» 文書の抜粋:
+++

監督はドラマ「ワンダヴィジョン」(2021)のマット・シャックマン。同シリーズはシットコムの劇中劇風に描かれ、作中の視聴者と現実の視聴者を混合させるトリックで毎週ファンを巻き込んだ。一方、ファンタスティック・フォーは彼らの世界で有名セレブヒーローという特徴があり、シャックマンが「ワンダヴィジョン」で培った劇場型ストーリーテリングが臨場感たっぷりに機能する。ファンタスティック・フォーに憧れて応援する市井の人々の視点に、観客はあっという間に同化できるようになっている。

© 2025 20th Century Studios / © and ™ 2025 MARVEL.

© 2025 20th Century Studios / © and 2025 MARVEL.

+++

» 課題 1:
抜粋をもとに、次の問いに答えよ。
(a) 監督を務めるのは誰か。
(b) 「ワンダヴィジョン」はどのような形式で描かれたか。
(c) ファンタスティック・フォーには、彼らの世界でどのような特徴があるか。
» 課題 2: 抜粋のうち「監督はドラマ「ワンダヴィジョ」で始まり「同化できるようになっている。」まで続く部分を、「市井の人々」を「一般の人々」に置き換えて書き直せ。
資料は別の出典から取ったものである。

注釈付きの座標記録:

+++

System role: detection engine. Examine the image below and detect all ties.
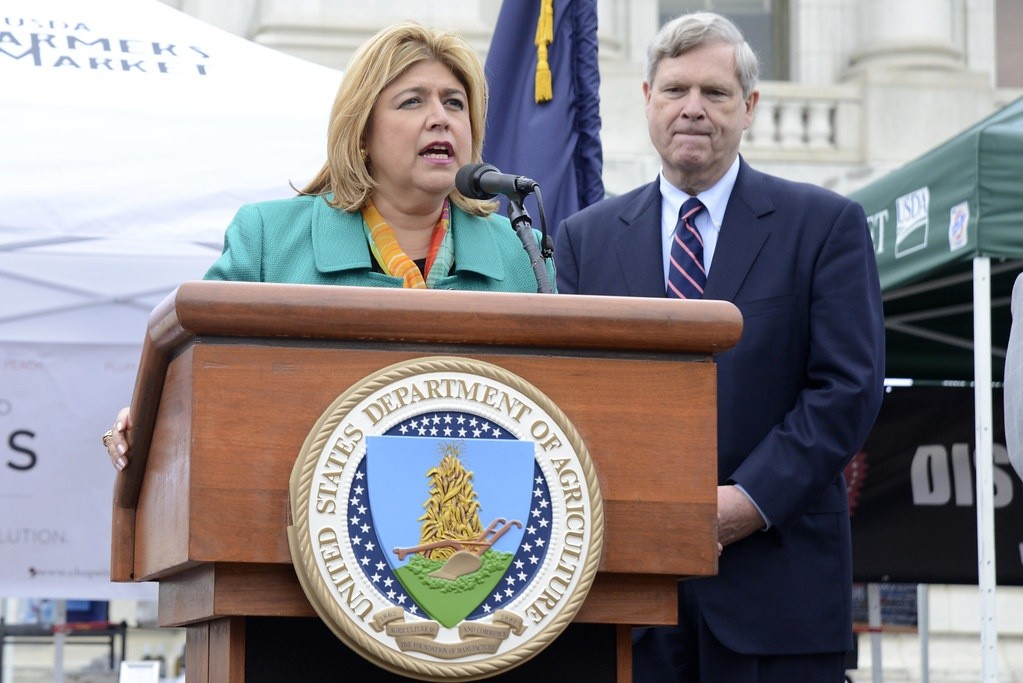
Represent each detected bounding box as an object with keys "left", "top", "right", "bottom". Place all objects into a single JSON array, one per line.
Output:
[{"left": 666, "top": 198, "right": 705, "bottom": 300}]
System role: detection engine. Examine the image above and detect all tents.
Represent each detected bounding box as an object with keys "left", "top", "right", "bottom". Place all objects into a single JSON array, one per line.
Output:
[
  {"left": 845, "top": 91, "right": 1022, "bottom": 680},
  {"left": 0, "top": 4, "right": 348, "bottom": 596}
]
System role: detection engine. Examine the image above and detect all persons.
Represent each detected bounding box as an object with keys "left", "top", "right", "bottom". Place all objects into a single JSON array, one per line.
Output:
[
  {"left": 103, "top": 22, "right": 560, "bottom": 476},
  {"left": 553, "top": 7, "right": 883, "bottom": 683}
]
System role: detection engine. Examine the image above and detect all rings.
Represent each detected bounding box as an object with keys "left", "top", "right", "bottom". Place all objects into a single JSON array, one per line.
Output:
[{"left": 102, "top": 432, "right": 112, "bottom": 446}]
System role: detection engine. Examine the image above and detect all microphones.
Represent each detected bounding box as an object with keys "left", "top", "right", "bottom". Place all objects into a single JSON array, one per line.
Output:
[{"left": 454, "top": 163, "right": 539, "bottom": 200}]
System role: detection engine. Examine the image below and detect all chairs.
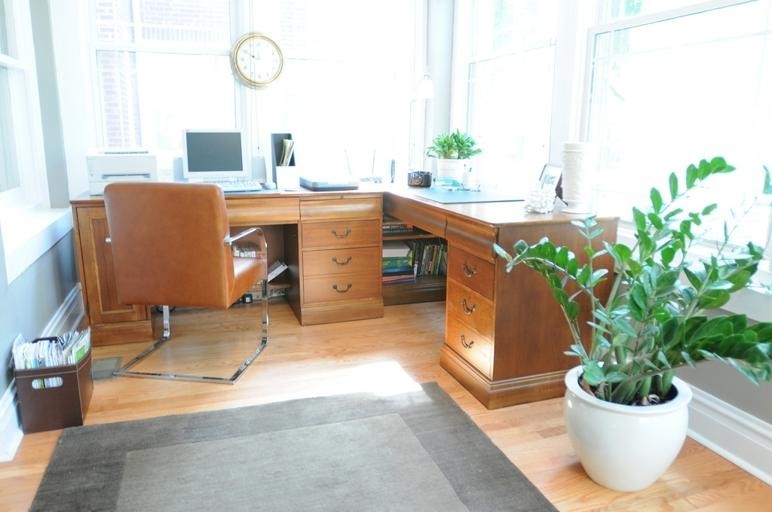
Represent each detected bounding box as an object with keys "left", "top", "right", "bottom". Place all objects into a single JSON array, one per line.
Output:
[{"left": 103, "top": 181, "right": 269, "bottom": 386}]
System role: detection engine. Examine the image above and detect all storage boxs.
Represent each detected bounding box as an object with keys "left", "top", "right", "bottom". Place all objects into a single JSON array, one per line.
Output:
[{"left": 13, "top": 349, "right": 94, "bottom": 437}]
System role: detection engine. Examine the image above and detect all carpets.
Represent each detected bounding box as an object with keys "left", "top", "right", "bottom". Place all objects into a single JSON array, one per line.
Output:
[{"left": 27, "top": 381, "right": 563, "bottom": 512}]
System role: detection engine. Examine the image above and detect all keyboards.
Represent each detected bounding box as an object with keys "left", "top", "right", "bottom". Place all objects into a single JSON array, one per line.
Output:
[{"left": 196, "top": 182, "right": 261, "bottom": 191}]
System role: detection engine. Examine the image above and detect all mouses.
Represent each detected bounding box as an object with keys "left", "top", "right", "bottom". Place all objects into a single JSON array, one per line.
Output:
[{"left": 264, "top": 182, "right": 276, "bottom": 189}]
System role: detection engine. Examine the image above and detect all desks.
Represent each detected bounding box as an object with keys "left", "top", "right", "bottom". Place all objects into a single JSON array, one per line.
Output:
[
  {"left": 383, "top": 180, "right": 621, "bottom": 412},
  {"left": 67, "top": 178, "right": 386, "bottom": 349}
]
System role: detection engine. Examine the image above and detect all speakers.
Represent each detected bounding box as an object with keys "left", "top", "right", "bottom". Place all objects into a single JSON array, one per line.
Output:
[
  {"left": 174, "top": 158, "right": 184, "bottom": 181},
  {"left": 252, "top": 157, "right": 265, "bottom": 180}
]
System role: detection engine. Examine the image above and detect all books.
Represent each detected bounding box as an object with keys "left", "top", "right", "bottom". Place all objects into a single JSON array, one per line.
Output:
[
  {"left": 10, "top": 324, "right": 91, "bottom": 370},
  {"left": 383, "top": 218, "right": 448, "bottom": 286}
]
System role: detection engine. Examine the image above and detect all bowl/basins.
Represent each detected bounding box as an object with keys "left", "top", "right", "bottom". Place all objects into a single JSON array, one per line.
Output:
[{"left": 407, "top": 171, "right": 432, "bottom": 188}]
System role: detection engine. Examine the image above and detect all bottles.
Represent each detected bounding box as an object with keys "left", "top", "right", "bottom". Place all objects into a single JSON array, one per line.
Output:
[{"left": 172, "top": 157, "right": 184, "bottom": 181}]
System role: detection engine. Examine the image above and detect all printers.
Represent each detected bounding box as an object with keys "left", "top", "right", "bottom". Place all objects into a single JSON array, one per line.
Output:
[{"left": 84, "top": 153, "right": 155, "bottom": 193}]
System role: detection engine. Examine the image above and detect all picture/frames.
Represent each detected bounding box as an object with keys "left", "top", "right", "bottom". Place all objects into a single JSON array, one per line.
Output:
[{"left": 538, "top": 162, "right": 568, "bottom": 207}]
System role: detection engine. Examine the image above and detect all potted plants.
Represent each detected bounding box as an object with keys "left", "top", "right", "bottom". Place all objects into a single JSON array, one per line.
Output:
[
  {"left": 491, "top": 152, "right": 772, "bottom": 495},
  {"left": 422, "top": 127, "right": 483, "bottom": 185}
]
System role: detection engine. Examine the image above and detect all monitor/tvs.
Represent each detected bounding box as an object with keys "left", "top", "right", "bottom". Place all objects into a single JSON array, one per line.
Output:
[{"left": 182, "top": 129, "right": 246, "bottom": 177}]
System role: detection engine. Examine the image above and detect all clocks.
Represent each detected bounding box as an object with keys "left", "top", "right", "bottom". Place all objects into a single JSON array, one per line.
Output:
[{"left": 231, "top": 31, "right": 285, "bottom": 89}]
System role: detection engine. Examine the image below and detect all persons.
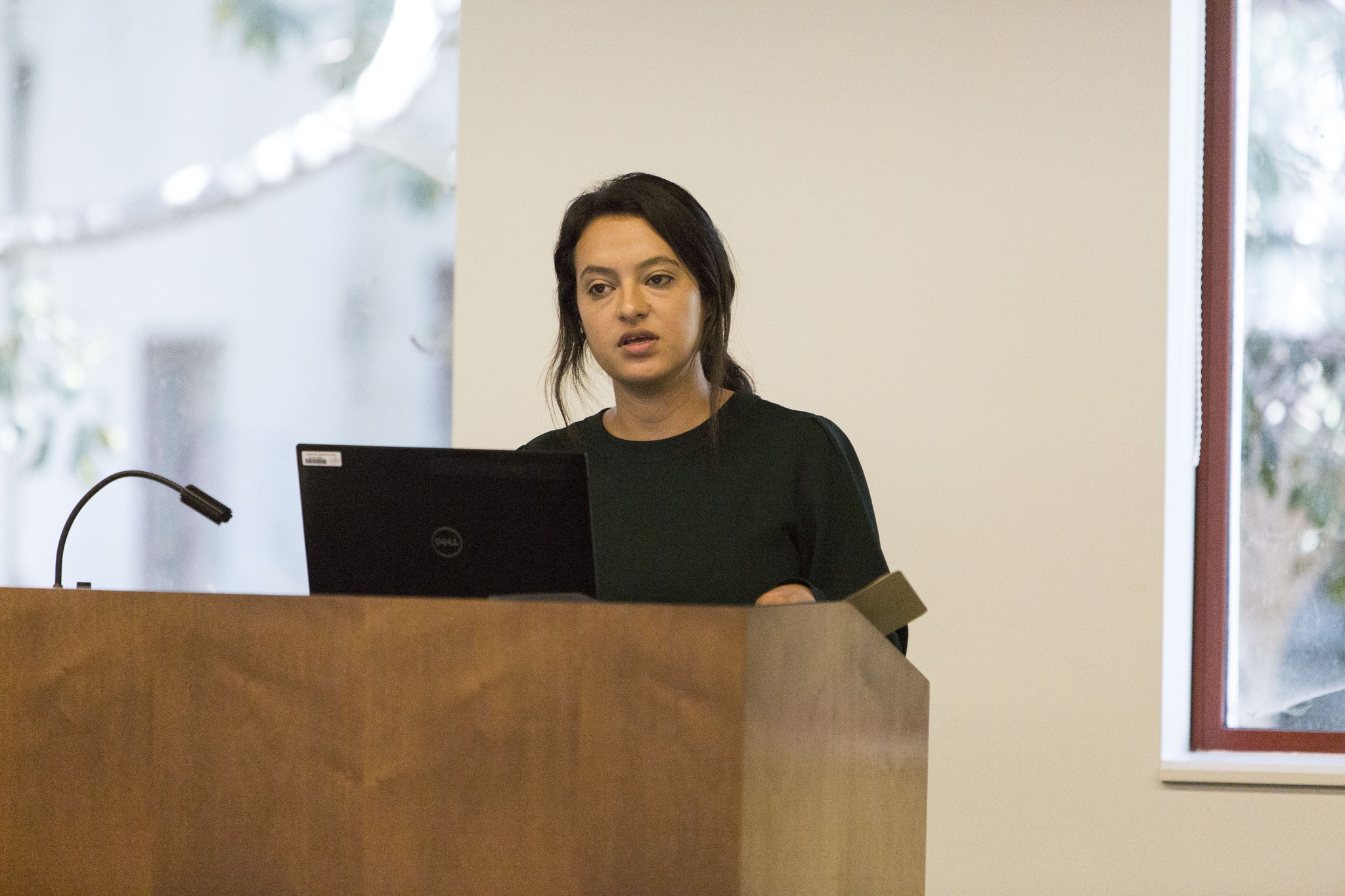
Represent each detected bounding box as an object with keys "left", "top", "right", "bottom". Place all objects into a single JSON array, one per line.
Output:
[{"left": 516, "top": 173, "right": 909, "bottom": 655}]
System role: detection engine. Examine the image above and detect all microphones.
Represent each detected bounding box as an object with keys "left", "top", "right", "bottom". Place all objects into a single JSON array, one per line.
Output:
[{"left": 53, "top": 470, "right": 232, "bottom": 589}]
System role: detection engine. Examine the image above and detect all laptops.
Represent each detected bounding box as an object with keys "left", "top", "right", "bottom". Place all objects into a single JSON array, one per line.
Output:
[{"left": 296, "top": 443, "right": 599, "bottom": 603}]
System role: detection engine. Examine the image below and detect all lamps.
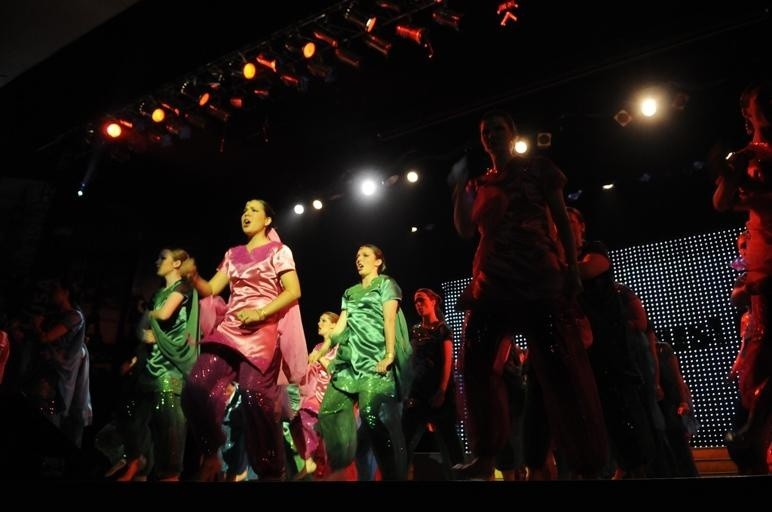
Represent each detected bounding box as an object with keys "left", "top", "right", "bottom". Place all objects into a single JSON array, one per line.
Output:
[{"left": 134, "top": 1, "right": 523, "bottom": 147}]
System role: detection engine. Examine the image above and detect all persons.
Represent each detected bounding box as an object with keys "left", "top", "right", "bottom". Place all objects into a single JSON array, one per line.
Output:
[
  {"left": 560, "top": 207, "right": 695, "bottom": 481},
  {"left": 720, "top": 232, "right": 771, "bottom": 471},
  {"left": 114, "top": 200, "right": 462, "bottom": 484},
  {"left": 450, "top": 106, "right": 614, "bottom": 479},
  {"left": 711, "top": 86, "right": 770, "bottom": 416},
  {"left": 27, "top": 281, "right": 93, "bottom": 475}
]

+++

» 解答 1:
(a) マット・シャックマン
(b) シットコムの劇中劇風
(c) 有名セレブヒーローであること

» 解答 2:
監督はドラマ「ワンダヴィジョン」(2021)のマット・シャックマン。同シリーズはシットコムの劇中劇風に描かれ、作中の視聴者と現実の視聴者を混合させるトリックで毎週ファンを巻き込んだ。一方、ファンタスティック・フォーは彼らの世界で有名セレブヒーローという特徴があり、シャックマンが「ワンダヴィジョン」で培った劇場型ストーリーテリングが臨場感たっぷりに機能する。ファンタスティック・フォーに憧れて応援する一般の人々の視点に、観客はあっという間に同化できるようになっている。